* _Work item A_
In the passage on chhaang, rewrite the portion that begins at the words "Chhaang is a" and stops after "bread or cakes.", putting "mash" wherever "glum" appears.
* _Work item B_
According to the passage on chhaang, what is the narrow-bore bamboo tube used to sip the drink called?
* _Work item C_
Extend the passage on chhaang, picking up after its final sentence.

Chhaang or chhyang (, , ) is a Nepalese and Tibetan alcoholic beverage also popular in parts of the eastern Himalayas, Yakkha, Limbu, Dura, Newar, Sunuwar, Rai,  Gurung, Magar, Sherpa, Tamang and Lepcha communities. Among the Lepcha, it is called Chi. It is also known as jaarh in Nepal.

Geographical prevalence
Chhaang is consumed by ethnically Tibetan, Ladakhi and Nepalese, and to a lesser degree, by the neighboring nations of  Pakistan and Bhutan.  It is usually drunk at room temperature in summer, but is often served piping-hot in brass bowls or wooden mugs when the weather is colder. The Limbu people of eastern Nepal call the drink Tongba.

Ingredients and drinking

Chhaang is a relative of beer. Barley, millet (finger-millet) or rice grains are used to brew the drink. Semi-fermented seeds of millet are served, stuffed in a barrel of bamboo called a dhungro.  Boiling water is then poured in and sipped through a narrow-bore bamboo tube called a pipsing.

When the boiled barley has cooled, some yeast or dried barm is added and it is left to stand for two or three days after fermentation begins. This concoction is called glum. The barm consists of flour and, in Balti, often has ginger and aconite added to it. After fermentation is complete, water is added to the brew and it is then ready for consumption.

In Lahaul the glum is pressed out by hand instead of by filtering, yielding a rather cloudy drink. The residue of malt can be pressed through a strainer and then mixed with water or milk and used in baking bread or cakes.

Near Mount Everest of Nepal, chhaang is made by passing hot water through fermenting barley, and is then served in a large pot and drunk through a wooden straw.

This beverage is similar to the traditional drink of the Limbus, mandokpenaa thee. 

Nepalese jand refers to the turbid liquor which is obtained by leaching out the extract with water from the fermented mash. Unlike chhang or tongba, jand is served in large mugs. These alcoholic beverages are generated using a traditional starter called murcha. Murcha itself is prepared by using yeast and mold flora of wild herbs in cereal flours.

* _Records supplied_
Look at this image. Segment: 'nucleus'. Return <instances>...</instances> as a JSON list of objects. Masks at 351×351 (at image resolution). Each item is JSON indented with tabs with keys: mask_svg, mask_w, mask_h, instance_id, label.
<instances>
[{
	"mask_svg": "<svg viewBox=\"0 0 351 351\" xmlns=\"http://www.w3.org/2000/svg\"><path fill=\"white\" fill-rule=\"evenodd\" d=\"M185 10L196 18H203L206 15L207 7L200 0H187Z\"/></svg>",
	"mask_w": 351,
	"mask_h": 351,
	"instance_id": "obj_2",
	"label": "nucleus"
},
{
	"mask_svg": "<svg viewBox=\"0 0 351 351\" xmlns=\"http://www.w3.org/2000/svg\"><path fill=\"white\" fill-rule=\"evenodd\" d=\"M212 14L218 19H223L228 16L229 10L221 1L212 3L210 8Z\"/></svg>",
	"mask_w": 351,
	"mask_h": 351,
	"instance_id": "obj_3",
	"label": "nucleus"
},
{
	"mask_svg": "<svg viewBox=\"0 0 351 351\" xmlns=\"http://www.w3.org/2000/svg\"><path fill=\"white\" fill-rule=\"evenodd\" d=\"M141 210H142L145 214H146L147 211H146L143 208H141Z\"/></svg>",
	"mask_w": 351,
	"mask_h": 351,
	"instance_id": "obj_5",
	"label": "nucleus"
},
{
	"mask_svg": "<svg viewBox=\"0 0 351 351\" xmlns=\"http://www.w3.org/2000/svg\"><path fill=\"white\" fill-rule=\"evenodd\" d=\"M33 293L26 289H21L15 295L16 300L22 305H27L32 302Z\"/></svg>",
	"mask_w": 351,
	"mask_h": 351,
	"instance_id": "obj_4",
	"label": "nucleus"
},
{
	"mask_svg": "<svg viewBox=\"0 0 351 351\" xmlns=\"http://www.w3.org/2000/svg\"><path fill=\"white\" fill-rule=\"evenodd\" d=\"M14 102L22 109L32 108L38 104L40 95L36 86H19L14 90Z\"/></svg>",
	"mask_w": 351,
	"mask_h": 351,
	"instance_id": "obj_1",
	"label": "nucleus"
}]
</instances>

* _Task answer A_
Chhaang is a relative of beer. Barley, millet (finger-millet) or rice grains are used to brew the drink. Semi-fermented seeds of millet are served, stuffed in a barrel of bamboo called a dhungro.  Boiling water is then poured in and sipped through a narrow-bore bamboo tube called a pipsing.

When the boiled barley has cooled, some yeast or dried barm is added and it is left to stand for two or three days after fermentation begins. This concoction is called mash. The barm consists of flour and, in Balti, often has ginger and aconite added to it. After fermentation is complete, water is added to the brew and it is then ready for consumption.

In Lahaul the mash is pressed out by hand instead of by filtering, yielding a rather cloudy drink. The residue of malt can be pressed through a strainer and then mixed with water or milk and used in baking bread or cakes.

* _Task answer B_
It is called a pipsing.

* _Task answer C_
Aconite and potential toxicity

The plant name Aconite may refer to two plant genera in the family Ranunculaceae, namely Aconitum and Eranthis, although Eranthis is known more usually as Winter Aconite. The plants used in the brewing of Chhaang in Baltistan and Ladakh are, however, almost certainly referable to Aconitum species, which have a long history of use in the folk medicinal systems of Asia.  Aconitum species are amongst the most virulently poisonous plants known, containing a variety of extremely toxic alkaloids, including aconitine and pseudaconitine. 

The use of Aconitum as an additive in beer-brewing  is therefore a practice fraught with the danger of fatal poisoning and should on no account be undertaken by any individual attempting to replicate a traditional Chhaang recipe. Although individual Aconitum species vary somewhat in the degree of their toxicity, all are poisonous and, when used in traditional herbal medicine, are invariably pre-treated in various ways intended to minimise their toxicity, while retaining their assumed therapeutic properties. Nevertheless, numerous fatalities have occurred resulting from such medicinal use e.g. in certain Chinese medicinal soups consumed for their supposed tonic effects, which include augmenting physical strength, boosting the immune system, and dispelling 'wind' and 'dampness'.

Myth
Chhaang is said to be the best remedy to ward off the severe cold of the mountains. It reputedly has many healing properties for conditions like the common cold, fevers, allergic rhinitis, and alcoholism among others.

According to legend, chhaang is also popular with the Yeti, or Himalayan Snowmen, who often raid isolated mountain villages to drink it.

Social correlates
Drinking and making offerings of chhaang are part of many pan-Tibetan social and religious occasions, including settling disputes, welcoming guests, and wooing.

See also

 Alcohol in Nepal
 Raksi – Nepalese and Tibetan distilled alcoholic beverage.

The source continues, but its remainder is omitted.